**Directive 1**
Reproduce the stretch of the blog post from "July 4th- in" through "to share ;)".
**Directive 2**
List every schedule entry in the blog post whose name includes the word "Graduation," with its date.

The other half of my reading list right now is the second book in The Mark of The Lion trilogy- Kim, if Marcus doesn't marry Hadassa, and he married that other new girl- Tabatha, I am gonna cry and I am gonna blame it on you, lol. And I don't want Hadassah to marry Alexander either. Hm. And that's that. ;)

I love you all, and I love what God's doing right now, in me, in my class, and in all of us, and in His church as a whole.

Kim and Jason, I am so excited to see you both!!!!!!!!!!!!!! I miss you crazy!

And in the famous words of an unknown (multitude of) MC..."It hurts, but its good."
Hey so here is a quick glance at my schedule...

July 4th- in a parade
July 5th- leave for Boston and Orlando
July 23rd- return home
July 28-30th Soccer Tournament with Crossfire United (hopefully!?)
July 31st- leave for soccer camp (?)
August 5th- home from soccer camp
August 16- 20th Family Camp
August 21-27th Graduation Week
August 25th- Graduation Dinner (mom & dad attend)
August 26th- Graduation BBQ (whole fam attends- dad be ready to share ;)
August 27th- Graduation Day!!!!!

**Provided material**

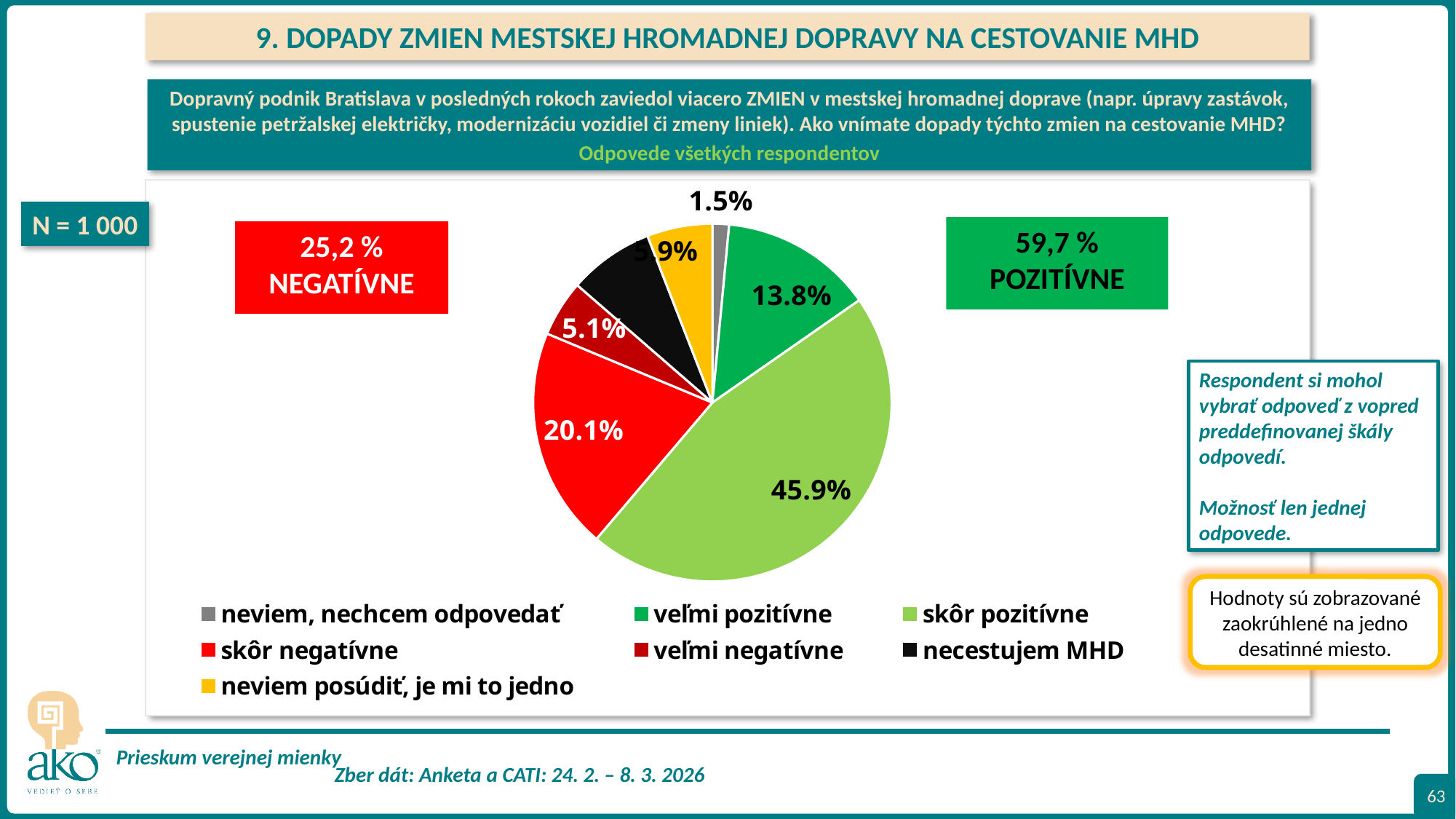
What is the difference in percentage points between "skôr pozitívne" and "skôr negatívne"? 25.8 What is the sample size (N) shown on the slide? N = 1 000 What percentage of respondents answered "skôr pozitívne"? 45.9% Which answer category has the largest share of the pie? skôr pozitívne Which answer category has the smallest share of the pie? neviem, nechcem odpovedať What percentage of respondents answered "veľmi negatívne"? 5.1% Which is larger, the share for "veľmi pozitívne" or the share for "veľmi negatívne"? veľmi pozitívne What percentage of respondents answered "skôr negatívne"? 20.1% How many answer categories does the legend list? 7 What percentage of respondents answered "veľmi pozitívne"? 13.8% What type of chart is shown on the slide? pie chart What percentage of respondents answered "neviem, nechcem odpovedať"? 1.5%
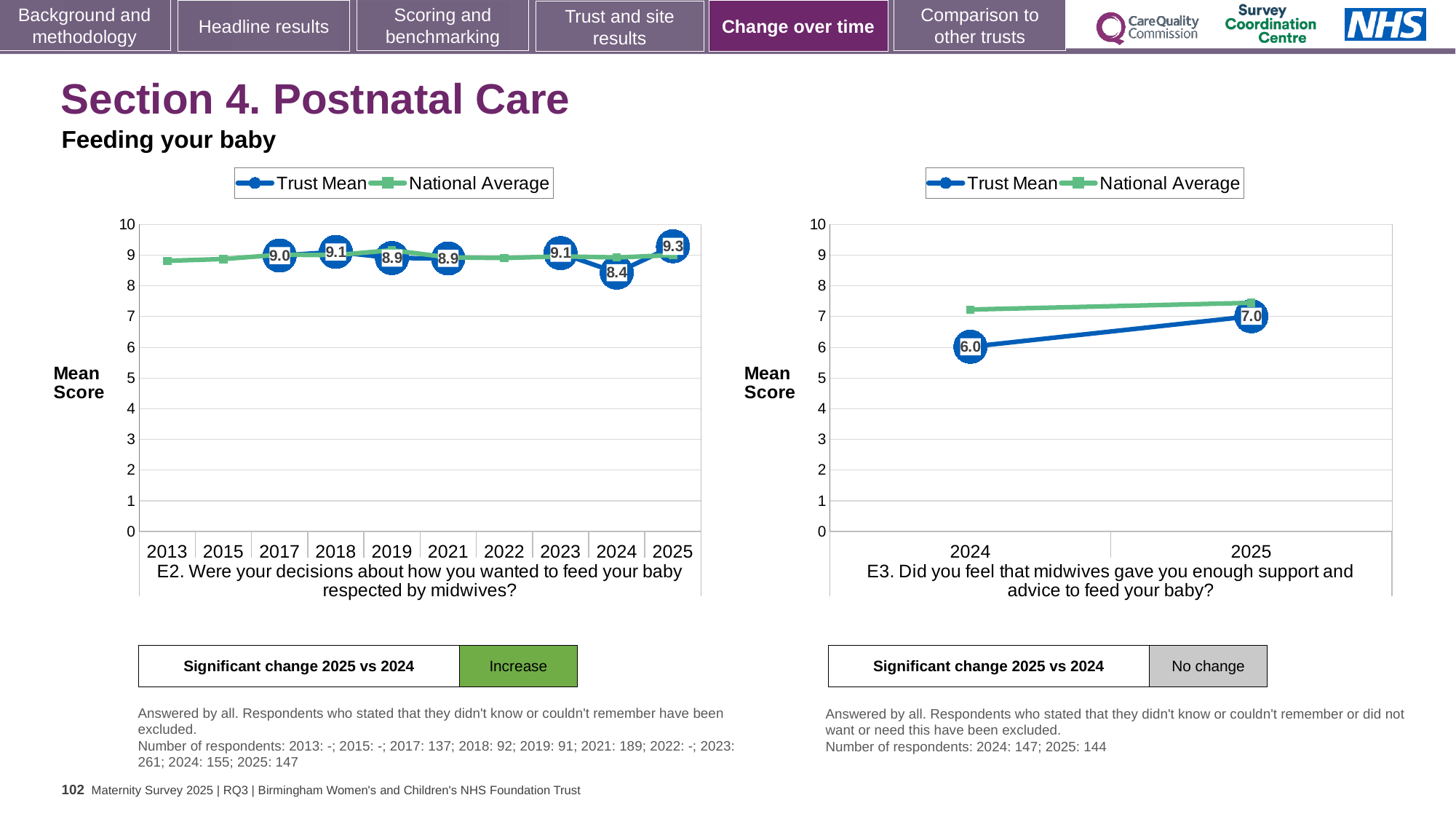
In the E2 chart (left), what is the difference between the Trust Mean in 2025 and in 2024? 0.9 In the E3 chart (right), is the National Average for 2024 greater or less than 7? greater In the E3 chart (right), what is the Trust Mean for 2025? 7.0 In the E3 chart (right), did the Trust Mean rise or fall from 2024 to 2025? rise In the E3 chart (right), what is the Trust Mean for 2024? 6.0 In the E2 chart (left), which year has the highest labelled Trust Mean? 2025 In the E2 chart (left), which year has the lowest labelled Trust Mean? 2024 In the E3 chart (right), which is larger in 2024, the Trust Mean or the National Average? National Average In the E2 chart (left), how many years are shown on the x axis? 10 In the E2 chart (left), what is the Trust Mean for 2025? 9.3 In the E2 chart (left), what is the Trust Mean for 2024? 8.4 How many series does the legend of the E2 chart (left) list? 2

**Written response 1**
July 4th- in a parade
July 5th- leave for Boston and Orlando
July 23rd- return home
July 28-30th Soccer Tournament with Crossfire United (hopefully!?)
July 31st- leave for soccer camp (?)
August 5th- home from soccer camp
August 16- 20th Family Camp
August 21-27th Graduation Week
August 25th- Graduation Dinner (mom & dad attend)
August 26th- Graduation BBQ (whole fam attends- dad be ready to share ;)

**Written response 2**
- Graduation Week: August 21-27th
- Graduation Dinner: August 25th
- Graduation BBQ: August 26th
- Graduation Day: August 27th